WHAT YOU SHOULD DO:
Extend the essay on NIMBYs and pleasure, picking up after its last paragraph.

PAGE TEXT:
***

NIMBYs should go pleasure themselves

Every time I see another housing project blocked, or the usual suspects standing up at council with their tight jaws and fearful warnings about “needles” or “parking” or “character of the neighbourhood,” I can’t help but think: these people need to get laid. Or at the very least, they need to touch themselves with some tenderness. Because what I see when they rage against housing is not civic concern—it’s a profound lack of pleasure.

adrienne maree brown says in Pleasure Activism: “Pleasure is a measure of freedom.” That line sticks with me. If you can’t find joy in your own skin, if you’ve never learned to taste sweetness without shame, then of course you’re going to move through the world with a posture of scarcity. Pleasure-starved people will cling to control because control feels like the only thing left.

Flirting with the possible

Franco “Bifo” Berardi, in his conversation on flirting and desire, talks about how flirting is an economy of excess, a little gratuitous game that has no product, no outcome, no investment. Just play. Just a spark. He calls it a form of conspiration—literally “breathing together.” Imagine if the NIMBYs of Sarnia were less obsessed with defending their hedges and more obsessed with breathing together, flirting with their neighbours, finding ways to conspire toward joy rather than barricades.

bell hooks reminds us that love is “the practice of freedom.” Love and pleasure aren’t separate from justice—they’re the heartbeat of it. If we practiced love as freedom, we’d never stop housing from being built. We’d be too invested in other people’s flourishing, too turned on by the abundance of life to block an apartment building that might shelter someone’s child.

***

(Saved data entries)
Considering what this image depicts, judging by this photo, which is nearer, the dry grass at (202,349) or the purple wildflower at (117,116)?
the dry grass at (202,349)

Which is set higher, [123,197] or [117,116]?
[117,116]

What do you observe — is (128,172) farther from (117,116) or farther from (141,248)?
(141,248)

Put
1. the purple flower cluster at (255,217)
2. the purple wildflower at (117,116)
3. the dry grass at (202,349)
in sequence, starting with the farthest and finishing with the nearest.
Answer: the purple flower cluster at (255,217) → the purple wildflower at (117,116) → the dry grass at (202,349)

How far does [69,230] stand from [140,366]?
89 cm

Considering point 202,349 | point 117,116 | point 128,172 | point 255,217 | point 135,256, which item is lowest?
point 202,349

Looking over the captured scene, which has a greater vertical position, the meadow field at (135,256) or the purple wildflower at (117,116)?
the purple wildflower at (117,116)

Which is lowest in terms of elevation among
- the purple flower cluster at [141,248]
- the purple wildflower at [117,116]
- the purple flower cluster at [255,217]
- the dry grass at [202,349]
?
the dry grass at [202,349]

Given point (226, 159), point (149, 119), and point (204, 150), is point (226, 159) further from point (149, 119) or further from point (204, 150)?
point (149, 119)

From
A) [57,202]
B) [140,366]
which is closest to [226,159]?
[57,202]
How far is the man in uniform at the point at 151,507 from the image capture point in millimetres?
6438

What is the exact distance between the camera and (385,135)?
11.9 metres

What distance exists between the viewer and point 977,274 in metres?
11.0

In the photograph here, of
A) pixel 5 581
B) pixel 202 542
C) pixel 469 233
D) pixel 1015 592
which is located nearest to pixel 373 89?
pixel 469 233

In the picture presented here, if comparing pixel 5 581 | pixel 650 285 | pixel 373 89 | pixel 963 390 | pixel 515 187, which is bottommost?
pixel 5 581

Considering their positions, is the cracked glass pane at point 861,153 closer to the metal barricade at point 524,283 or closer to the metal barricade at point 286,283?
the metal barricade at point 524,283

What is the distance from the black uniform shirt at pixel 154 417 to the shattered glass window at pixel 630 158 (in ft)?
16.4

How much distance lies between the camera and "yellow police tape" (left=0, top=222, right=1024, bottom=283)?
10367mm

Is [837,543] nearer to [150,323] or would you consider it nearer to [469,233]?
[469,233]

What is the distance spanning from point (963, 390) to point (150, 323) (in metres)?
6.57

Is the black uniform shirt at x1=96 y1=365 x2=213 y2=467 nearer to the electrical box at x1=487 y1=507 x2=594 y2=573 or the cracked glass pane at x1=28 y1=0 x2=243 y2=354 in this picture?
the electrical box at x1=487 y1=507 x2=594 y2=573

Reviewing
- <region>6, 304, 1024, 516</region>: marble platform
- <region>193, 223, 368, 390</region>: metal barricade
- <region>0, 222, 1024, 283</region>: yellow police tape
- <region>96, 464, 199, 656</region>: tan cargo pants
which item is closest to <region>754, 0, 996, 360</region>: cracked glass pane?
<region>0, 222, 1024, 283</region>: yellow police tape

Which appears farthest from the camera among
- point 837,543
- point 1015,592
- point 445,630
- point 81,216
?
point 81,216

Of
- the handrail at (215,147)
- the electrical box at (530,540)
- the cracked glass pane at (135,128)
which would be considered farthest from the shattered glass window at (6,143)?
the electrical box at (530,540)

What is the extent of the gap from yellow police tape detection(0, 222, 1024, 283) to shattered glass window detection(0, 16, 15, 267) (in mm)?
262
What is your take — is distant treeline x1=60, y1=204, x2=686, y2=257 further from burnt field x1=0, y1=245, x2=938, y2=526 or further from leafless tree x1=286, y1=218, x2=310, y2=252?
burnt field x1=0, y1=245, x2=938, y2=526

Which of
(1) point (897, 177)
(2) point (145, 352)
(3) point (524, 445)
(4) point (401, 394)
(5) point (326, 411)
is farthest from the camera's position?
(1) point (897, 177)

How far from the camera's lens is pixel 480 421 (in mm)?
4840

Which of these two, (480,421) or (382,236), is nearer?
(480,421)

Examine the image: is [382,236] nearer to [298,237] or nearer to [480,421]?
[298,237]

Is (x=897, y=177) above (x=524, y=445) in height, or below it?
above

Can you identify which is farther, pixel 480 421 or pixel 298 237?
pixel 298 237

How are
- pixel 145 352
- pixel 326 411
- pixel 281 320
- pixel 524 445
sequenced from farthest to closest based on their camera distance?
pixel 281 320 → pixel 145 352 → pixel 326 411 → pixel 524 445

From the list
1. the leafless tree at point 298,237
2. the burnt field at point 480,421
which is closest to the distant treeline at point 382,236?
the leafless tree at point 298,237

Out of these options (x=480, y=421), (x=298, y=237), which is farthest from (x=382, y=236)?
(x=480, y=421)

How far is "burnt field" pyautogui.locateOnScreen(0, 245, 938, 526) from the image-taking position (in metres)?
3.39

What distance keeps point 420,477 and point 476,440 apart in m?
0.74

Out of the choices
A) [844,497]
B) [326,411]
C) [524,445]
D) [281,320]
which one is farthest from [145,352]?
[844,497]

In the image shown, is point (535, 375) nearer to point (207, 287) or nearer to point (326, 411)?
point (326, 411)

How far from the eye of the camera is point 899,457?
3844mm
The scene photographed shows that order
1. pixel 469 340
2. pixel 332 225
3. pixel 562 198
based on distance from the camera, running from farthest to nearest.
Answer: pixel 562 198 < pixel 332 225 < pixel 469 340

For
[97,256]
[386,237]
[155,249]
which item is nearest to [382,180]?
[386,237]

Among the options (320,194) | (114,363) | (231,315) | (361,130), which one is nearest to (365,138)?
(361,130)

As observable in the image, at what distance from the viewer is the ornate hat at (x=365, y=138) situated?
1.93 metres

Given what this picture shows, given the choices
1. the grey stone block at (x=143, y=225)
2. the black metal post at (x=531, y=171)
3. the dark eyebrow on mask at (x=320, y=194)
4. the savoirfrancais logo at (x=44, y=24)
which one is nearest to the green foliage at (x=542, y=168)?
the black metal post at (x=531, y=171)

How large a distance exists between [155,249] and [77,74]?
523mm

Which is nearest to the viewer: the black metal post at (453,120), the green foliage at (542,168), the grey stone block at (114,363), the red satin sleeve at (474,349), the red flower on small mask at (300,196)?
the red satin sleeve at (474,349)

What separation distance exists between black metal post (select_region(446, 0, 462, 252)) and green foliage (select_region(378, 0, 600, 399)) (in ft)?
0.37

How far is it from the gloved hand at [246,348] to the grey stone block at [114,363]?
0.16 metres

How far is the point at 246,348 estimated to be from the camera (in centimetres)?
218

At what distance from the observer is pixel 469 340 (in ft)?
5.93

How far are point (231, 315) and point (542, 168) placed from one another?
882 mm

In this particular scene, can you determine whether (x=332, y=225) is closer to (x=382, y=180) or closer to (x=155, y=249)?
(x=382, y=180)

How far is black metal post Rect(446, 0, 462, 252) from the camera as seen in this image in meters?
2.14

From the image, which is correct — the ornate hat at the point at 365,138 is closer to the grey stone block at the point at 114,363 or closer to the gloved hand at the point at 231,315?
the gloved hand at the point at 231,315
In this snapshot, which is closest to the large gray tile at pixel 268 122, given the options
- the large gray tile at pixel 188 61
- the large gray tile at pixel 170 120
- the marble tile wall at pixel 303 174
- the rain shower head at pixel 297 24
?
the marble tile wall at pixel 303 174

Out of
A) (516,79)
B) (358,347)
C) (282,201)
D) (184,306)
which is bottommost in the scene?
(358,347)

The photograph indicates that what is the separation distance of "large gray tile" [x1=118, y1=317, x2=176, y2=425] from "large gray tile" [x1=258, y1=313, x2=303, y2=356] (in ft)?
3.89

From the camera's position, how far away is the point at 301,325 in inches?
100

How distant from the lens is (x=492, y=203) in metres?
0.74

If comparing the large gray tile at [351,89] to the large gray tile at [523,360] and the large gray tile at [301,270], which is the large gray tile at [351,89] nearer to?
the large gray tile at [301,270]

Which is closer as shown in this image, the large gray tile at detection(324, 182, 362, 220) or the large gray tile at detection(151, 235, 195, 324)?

***

OUTPUT:
Scarcity is a failure of imagination

Alexis Shotwell, in Against Purity, reminds us that none of us are innocent, but we are still responsible. We’re implicated in mess, in compromise, in harm—but that means we’re also implicated in possibility. What if NIMBYism is what happens when responsibility collapses into fear, when people can only see harm in the form of others moving closer, living next door? It’s a small imagination. Pleasure, by contrast, expands imagination—it cracks open the tight fist of scarcity and says, “more is possible, more is allowed, more is beautiful.”

Indigenous teachings and abundance

Across Indigenous traditions, there are teachings about pleasure and intimacy as part of balance. The Haudenosaunee thanksgiving address begins with gratitude to the waters, the winds, the berries, the animals—a litany of pleasure. Gratitude itself is erotic: a way of touching the world with reverence. Many Indigenous writers remind us that land is not a possession but a lover. Robin Wall Kimmerer talks about sweetgrass as a gift, a beloved. If the NIMBYs could think of land as lover rather than commodity, maybe they’d welcome housing as an act of intimacy with place.

In Māori tradition, there’s the concept of manaakitanga—hospitality, care, generosity—that frames how people relate to one another. Blocking housing is the exact opposite of manaakitanga. It’s fear closing the door. True intimacy opens it wide.

Prophets and proverbs

The Book of Proverbs whispers: “Better a dinner of herbs where love is, than a stalled ox and hatred therewith.” Translation: abundance without intimacy is misery. You can have all the parking spaces in the world and still live in hell if your neighbours aren’t welcomed to the table.

The Sufi poet Rumi says: “There is some kiss we want with our whole lives.” He wasn’t talking about zoning bylaws, but maybe he should have been. The kiss is intimacy, the recognition of our entanglement. Housing is a kiss to the city—it says, come closer.

Even Jesus, in his own blunt peasant way, told people to stop storing treasure in barns and start building treasure in each other. Housing is treasure in each other.

Scarcity sex vs. abundance sex

Think about how bad sex feels when it’s rooted in scarcity. The anxious clutching, the fear of being left, the sense that there’s not enough love or orgasm to go around. That’s exactly the posture of NIMBY politics. It’s scarcity sex. It leaves everyone unsatisfied and ashamed.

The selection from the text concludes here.